Attack Tree | Image: Cybereason
The Genesis Market, a notorious dark web marketplace dismantled by law enforcement in early 2023, appears to return. According to a new report by the Cybereason Global Security Operations Center (GSOC), the criminal infrastructure that once fueled the marketplace is resurfacing through the deployment of a malicious browser extension delivered via Lumma Stealer malware.
This new wave of attacks links Lumma Stealer with an advanced browser extension that mirrors the behavior of Genesis Market’s core functionality—harvesting, maintaining, and monetizing stolen credentials.
Originally launched in 2018, Genesis Market was one of the largest illicit platforms offering access to stolen credentials, cookies, device fingerprints, and full browser sessions from infected machines. At its peak, it contained data from over 1.5 million compromised systems and offered more than 80 million credentials for sale—including those tied to financial services, critical infrastructure, and government entities.

“Genesis Market has supplied the kind of access that ransomware attackers have used to target many organizations in the U.S., along with private sector organizations,” the report states.
Its ease of use—allowing buyers to search for credentials by geography, account type, or platform—and its unique approach to impersonation via browser fingerprints made it a favorite among cybercriminals. Despite its takedown under Operation Cookie Monster, the underlying techniques have not disappeared.
Cybereason’s investigation reveals that the new infection chain begins with a social engineering lure, usually a fake installer (e.g., “nvidia geforce experience.exe”) packed in a ZIP file. This archive contains an MSI installer, which sideloads a Lumma Stealer DLL and spawns a PowerShell script that downloads a base64-encoded browser extension payload.
“Lummastealer drops Genesis Market malicious browser extension as the final payload,” the report explains.
The extension is stealthily installed into browsers such as Chrome, Edge, Opera, and Brave. It modifies browser settings to ensure persistence, and executes JavaScript scripts that harvest data in real time from victims’ browsing sessions.
“These scripts are designed to systematically gather important information from victims’ devices.”
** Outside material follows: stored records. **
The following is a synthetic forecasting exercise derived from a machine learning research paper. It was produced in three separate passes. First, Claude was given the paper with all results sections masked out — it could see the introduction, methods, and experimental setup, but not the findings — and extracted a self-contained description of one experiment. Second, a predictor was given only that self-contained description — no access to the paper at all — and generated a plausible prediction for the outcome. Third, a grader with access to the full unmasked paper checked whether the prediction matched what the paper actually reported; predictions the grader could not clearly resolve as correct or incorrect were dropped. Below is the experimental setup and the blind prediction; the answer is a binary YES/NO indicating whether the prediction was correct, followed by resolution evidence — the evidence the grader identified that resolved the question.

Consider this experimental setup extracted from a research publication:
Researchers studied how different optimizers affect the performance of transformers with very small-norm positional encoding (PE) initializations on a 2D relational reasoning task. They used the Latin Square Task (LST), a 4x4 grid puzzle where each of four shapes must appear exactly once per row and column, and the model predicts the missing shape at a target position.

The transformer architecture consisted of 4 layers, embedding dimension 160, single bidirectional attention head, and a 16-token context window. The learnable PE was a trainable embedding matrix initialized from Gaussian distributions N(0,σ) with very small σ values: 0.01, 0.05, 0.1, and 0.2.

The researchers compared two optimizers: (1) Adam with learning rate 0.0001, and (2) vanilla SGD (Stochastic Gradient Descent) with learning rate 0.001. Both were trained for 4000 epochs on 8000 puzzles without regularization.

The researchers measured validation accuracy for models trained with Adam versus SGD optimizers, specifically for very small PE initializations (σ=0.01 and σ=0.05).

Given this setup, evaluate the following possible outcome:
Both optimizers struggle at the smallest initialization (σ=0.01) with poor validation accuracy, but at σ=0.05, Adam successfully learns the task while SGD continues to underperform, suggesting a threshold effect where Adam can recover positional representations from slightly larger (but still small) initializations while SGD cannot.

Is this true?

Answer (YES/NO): NO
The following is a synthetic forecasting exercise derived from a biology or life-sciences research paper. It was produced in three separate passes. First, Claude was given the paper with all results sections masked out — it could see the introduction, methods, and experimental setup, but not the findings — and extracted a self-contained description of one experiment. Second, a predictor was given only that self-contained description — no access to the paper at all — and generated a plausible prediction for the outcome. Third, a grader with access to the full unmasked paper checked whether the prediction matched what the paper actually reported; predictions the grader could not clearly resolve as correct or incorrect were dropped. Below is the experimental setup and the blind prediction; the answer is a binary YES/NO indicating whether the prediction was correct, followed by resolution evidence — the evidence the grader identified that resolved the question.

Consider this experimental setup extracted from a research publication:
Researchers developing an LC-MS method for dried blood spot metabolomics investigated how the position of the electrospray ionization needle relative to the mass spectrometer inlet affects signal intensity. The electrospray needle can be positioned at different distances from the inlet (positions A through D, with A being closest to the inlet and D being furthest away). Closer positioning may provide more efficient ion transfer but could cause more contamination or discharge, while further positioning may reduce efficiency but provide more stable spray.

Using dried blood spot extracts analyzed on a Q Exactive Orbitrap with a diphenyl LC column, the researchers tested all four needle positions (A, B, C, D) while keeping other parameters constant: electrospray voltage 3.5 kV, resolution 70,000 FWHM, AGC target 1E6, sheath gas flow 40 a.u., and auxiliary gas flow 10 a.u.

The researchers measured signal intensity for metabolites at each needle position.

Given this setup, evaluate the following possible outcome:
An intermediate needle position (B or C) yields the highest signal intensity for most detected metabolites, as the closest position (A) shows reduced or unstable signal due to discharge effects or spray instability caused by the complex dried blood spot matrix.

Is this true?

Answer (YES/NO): YES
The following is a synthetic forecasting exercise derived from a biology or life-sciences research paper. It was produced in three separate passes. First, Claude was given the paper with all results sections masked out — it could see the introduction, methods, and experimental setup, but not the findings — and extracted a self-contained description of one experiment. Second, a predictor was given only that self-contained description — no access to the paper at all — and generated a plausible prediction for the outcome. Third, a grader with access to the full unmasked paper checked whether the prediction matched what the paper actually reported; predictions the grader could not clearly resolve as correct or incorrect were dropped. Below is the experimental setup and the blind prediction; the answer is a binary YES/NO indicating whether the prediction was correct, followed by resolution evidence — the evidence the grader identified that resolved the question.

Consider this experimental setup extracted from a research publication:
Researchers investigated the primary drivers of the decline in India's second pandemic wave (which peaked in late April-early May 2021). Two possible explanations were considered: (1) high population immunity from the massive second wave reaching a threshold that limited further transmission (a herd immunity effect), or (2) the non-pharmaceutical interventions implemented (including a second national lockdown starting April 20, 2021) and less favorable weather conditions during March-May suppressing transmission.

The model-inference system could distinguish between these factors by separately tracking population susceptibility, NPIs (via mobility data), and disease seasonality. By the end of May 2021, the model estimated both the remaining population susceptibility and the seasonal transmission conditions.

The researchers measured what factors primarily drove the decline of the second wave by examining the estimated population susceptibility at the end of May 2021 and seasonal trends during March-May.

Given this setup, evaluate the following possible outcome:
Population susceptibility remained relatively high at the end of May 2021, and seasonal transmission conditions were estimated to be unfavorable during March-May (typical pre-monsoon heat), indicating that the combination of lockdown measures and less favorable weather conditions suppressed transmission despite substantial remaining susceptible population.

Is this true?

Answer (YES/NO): YES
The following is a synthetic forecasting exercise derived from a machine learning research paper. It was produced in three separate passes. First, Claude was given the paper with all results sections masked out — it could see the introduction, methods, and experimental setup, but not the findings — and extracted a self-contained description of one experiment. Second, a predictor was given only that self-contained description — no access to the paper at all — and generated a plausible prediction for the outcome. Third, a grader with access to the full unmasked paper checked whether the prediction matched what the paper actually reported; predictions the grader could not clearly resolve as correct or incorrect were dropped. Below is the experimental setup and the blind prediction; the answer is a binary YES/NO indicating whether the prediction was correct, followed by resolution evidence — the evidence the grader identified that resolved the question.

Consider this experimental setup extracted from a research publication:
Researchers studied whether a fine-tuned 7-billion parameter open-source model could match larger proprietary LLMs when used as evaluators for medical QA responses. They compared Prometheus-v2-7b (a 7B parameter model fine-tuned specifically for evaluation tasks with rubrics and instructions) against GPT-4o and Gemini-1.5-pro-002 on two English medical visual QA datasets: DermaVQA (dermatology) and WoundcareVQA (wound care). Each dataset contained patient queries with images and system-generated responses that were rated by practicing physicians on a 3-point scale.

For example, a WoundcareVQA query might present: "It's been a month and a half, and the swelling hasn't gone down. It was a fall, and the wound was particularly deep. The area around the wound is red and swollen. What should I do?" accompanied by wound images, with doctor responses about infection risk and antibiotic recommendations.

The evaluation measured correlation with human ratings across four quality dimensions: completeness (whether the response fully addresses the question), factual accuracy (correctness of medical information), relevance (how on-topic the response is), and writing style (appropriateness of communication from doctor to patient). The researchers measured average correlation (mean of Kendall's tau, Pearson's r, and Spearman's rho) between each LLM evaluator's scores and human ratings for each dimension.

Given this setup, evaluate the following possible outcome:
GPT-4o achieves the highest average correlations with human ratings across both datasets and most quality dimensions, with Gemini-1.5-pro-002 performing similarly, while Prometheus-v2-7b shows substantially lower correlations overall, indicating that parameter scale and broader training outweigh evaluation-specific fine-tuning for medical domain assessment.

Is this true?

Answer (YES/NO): NO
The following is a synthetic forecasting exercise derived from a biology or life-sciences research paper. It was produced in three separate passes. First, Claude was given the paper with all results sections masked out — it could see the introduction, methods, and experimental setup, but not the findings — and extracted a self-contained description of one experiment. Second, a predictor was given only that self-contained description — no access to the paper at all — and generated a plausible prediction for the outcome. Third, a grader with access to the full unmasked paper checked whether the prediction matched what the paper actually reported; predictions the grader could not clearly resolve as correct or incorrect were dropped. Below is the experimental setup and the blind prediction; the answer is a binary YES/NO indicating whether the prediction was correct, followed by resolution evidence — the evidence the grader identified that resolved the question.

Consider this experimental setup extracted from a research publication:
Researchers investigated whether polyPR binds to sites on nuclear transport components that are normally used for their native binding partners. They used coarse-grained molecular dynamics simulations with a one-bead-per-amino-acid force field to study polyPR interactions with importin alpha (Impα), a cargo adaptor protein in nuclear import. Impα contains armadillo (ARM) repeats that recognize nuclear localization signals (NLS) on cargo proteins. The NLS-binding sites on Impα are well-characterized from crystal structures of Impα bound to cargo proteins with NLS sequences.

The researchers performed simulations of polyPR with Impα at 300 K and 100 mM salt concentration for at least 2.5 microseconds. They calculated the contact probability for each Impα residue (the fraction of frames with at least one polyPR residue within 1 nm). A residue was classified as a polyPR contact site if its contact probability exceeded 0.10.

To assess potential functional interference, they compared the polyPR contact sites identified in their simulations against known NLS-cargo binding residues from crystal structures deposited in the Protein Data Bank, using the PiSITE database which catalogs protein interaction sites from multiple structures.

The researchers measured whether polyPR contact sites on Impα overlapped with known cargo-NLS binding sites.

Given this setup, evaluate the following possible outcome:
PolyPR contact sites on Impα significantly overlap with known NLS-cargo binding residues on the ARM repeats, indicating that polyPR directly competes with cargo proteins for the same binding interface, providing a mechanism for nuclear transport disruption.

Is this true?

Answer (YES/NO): YES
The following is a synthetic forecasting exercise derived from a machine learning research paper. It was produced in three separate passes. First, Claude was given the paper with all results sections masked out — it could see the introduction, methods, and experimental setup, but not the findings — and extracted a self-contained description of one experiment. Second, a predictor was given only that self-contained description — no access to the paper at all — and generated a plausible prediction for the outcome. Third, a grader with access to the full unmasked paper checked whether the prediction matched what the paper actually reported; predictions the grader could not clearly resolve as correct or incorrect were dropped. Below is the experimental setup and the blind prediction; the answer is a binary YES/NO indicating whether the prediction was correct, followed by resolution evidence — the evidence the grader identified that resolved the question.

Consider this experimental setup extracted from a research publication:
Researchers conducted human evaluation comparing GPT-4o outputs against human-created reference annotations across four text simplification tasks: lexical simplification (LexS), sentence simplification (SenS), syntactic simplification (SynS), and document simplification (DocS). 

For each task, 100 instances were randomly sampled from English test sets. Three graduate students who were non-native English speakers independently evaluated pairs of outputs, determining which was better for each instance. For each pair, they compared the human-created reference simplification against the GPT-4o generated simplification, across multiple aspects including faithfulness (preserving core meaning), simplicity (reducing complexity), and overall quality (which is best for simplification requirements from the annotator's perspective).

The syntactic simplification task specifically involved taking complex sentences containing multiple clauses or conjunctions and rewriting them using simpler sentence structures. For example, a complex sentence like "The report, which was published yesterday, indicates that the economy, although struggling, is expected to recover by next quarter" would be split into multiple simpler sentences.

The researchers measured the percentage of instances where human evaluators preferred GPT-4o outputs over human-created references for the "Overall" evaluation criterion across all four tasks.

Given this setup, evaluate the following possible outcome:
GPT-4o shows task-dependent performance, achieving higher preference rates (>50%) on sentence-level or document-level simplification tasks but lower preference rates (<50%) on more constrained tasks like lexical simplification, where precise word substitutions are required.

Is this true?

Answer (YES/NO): NO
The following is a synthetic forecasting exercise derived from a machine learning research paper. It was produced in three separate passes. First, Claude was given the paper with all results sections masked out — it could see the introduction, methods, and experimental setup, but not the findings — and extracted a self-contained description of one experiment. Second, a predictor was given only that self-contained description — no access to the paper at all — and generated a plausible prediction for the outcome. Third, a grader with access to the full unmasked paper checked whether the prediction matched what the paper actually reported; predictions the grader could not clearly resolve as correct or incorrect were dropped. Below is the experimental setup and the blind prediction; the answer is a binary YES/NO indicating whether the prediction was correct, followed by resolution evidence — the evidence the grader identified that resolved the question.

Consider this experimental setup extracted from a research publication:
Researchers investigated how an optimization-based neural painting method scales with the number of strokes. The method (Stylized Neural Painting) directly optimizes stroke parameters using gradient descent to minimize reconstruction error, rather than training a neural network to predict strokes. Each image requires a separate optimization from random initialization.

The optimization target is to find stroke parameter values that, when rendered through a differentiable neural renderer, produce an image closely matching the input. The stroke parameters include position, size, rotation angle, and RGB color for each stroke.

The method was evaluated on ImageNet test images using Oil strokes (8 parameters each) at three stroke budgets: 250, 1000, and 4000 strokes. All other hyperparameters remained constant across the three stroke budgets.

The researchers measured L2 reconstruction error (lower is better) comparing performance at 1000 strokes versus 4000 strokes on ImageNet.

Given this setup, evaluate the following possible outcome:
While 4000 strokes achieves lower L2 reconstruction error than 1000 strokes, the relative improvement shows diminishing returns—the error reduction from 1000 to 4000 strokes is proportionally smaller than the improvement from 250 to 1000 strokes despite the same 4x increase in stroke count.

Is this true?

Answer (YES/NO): NO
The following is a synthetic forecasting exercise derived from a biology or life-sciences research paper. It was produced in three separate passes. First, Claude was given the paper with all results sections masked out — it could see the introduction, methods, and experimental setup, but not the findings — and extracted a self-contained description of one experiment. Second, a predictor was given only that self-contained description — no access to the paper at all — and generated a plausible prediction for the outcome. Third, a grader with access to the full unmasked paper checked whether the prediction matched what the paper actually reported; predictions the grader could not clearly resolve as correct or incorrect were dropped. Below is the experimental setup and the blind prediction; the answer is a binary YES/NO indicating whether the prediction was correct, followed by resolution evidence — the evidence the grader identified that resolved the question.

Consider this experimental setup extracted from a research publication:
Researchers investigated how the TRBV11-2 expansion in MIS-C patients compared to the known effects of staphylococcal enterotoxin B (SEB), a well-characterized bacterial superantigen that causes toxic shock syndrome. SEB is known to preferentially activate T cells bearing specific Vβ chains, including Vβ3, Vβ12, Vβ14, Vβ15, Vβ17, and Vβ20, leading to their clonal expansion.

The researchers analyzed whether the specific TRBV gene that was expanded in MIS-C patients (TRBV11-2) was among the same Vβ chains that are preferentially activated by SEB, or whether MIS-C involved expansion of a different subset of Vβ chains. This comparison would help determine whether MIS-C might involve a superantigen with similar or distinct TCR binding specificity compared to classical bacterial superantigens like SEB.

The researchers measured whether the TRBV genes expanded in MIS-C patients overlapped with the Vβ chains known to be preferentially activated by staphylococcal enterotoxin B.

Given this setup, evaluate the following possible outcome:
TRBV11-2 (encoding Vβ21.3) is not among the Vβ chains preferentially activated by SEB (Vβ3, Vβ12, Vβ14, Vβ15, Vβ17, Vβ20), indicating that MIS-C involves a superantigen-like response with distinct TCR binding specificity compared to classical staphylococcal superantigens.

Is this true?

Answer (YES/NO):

The extension deploys a vast array of surveillance and exfiltration features:
- Steals cookies, clipboard data, browser history, tabs, and login credentials
- Captures screenshots and harvests Gmail, Yahoo, and Outlook email data
- Extracts payment details from Google Pay, Coinbase, and Facebook Pay
- Hijacks YouTube channels and cryptocurrency wallets
- Sets up a reverse proxy via WebSocket to maintain a live link with C2 servers
The data is exfiltrated to domains like true-lie[.]com and resolved via blockchain transactions, complicating takedown efforts and increasing operational resilience.
To remain undetected, the extension disables content security policies (CSP) and strips headers such as X-Frame-Options and X-WebKit-CSP, leaving browsers vulnerable to clickjacking and XSS attacks. It also uses JavaScript-based alarms and background pages to trigger ongoing exfiltration even after reboot.
The extension’s background behavior mimics legitimate tools, like the “Save to Google Drive” extension, to avoid detection.